I wanted to share some of the comments I’ve had about the two dehumidifer blogs (written by my husband) that I’ve posted
From Carl Wisniewski:
I have an opinion and suggestions…
Dehumidifiers are just like refrigerators, just not as cold. They cool down the air passing over the coils causing the “dew” in the air to condense and drip into the storage bin or go down a drain. I have a 10 year old, 40-pint unit in my basement.This has been a wet spring/summer and the units are working on overtime. You never hear them running in the fall and winter. The don’t work well when the coils frost over. Operating a frosted unit for an extended period of time can cause premature failure of the compressor. “Frosted coils” happen when the room air temperature gets too cold. Most are not designed to work when the air temp drops below 70 degrees F. My basement is cooler than the rest of the house. I had to elevate the unit (warm air rises) to get it to work better. A small fan moves basement air around to help. I attached a section of garden hose to the drain so it would drain directly to my sump crock.

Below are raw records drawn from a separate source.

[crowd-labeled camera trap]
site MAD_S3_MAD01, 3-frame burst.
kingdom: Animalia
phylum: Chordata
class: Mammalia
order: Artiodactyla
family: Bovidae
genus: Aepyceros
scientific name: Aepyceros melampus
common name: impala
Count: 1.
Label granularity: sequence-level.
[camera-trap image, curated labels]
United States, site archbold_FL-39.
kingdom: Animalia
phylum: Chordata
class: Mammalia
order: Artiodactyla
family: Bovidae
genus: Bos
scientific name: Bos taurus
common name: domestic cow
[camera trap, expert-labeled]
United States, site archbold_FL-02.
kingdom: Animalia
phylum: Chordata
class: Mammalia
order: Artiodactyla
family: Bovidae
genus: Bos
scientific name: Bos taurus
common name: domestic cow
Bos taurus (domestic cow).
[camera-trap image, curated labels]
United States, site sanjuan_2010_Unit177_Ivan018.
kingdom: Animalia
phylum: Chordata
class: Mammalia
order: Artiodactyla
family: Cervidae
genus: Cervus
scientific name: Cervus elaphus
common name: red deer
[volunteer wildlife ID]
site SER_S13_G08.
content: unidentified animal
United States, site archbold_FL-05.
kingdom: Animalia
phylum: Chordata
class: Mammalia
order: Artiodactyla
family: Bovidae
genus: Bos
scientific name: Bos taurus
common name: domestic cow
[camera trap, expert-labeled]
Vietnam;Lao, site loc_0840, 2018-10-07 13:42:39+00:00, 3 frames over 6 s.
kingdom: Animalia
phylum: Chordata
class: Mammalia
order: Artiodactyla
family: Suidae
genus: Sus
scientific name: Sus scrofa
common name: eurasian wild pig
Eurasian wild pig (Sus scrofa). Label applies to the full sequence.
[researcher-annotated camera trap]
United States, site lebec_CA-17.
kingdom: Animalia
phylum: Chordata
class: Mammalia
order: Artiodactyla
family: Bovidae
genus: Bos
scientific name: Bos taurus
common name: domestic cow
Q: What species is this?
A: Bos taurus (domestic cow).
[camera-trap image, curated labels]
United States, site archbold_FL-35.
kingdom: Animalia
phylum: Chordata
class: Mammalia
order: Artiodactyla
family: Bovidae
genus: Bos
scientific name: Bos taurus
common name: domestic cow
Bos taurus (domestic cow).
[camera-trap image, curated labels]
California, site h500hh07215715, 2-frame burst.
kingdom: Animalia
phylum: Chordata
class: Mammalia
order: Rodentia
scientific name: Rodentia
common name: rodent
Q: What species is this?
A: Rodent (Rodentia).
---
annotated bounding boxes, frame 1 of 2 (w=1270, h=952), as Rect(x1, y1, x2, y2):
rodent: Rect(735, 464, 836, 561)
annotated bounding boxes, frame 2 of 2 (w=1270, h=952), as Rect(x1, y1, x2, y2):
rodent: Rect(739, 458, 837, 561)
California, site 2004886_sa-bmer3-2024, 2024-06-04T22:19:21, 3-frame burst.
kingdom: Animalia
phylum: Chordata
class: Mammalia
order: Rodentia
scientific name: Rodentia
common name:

Some units have a de-ice or defrost control that shuts the compressor down to allow the frost to melt and drip off. These controls fail often and the compressor runs itself to death. A bad on/off switch, a dirty humidistat, a bad compressor relay, or many other reasons could cause your dehumidifier to stop running. If you have it repaired, you then have to decide if the repair is justified versus the cost of a new one. I bought one rated for a larger area than I needed. It does not run as long and can handle heavy “wet” periods. I hope this helps.
From Dave Kennedy:
I’ve had the same dehumidifier for more than 25 years and it runs like a charm. (Westinghouse brand…how’s that for a dinosaur?) However, several times the circulating fan has slowed or seized thereby allowing the unit to frost up and cease functioning. This is a very common point of failure in a device. There are few other moving parts in a dehumidifier. If your unit’s blade doesn’t spin freely, I suggest removing the fan (likely two screws and a wire harness) and examine it for oil holes. If they exist, place several drops of 20W oil (3 in 1 brand) in the ports and spin the blade to work it in. This may work. Else, you may need to disassemble the motor to clean and lubricate the bushings and bearings. (I’ve done this several times successfully.) Finally, if the motor really has seized up and can’t be freed, consider replacing the motor. I bought a replacement at a parts store over off Mt. Read Blvd. Take the old motor with you and know the direction of the motor’s rotation….A “generic” motor was about $45 versus the “official part” which was close to $100. If you’re somewhat handy, this is an easy repair. It saves more than $100 in replacement costs, it keeps the refrigerant fluorocarbons out of the atmosphere and the hunk of steel out of the landfill.
BTW: I’ve repaired several “curb finds” this way and now have a spare unit.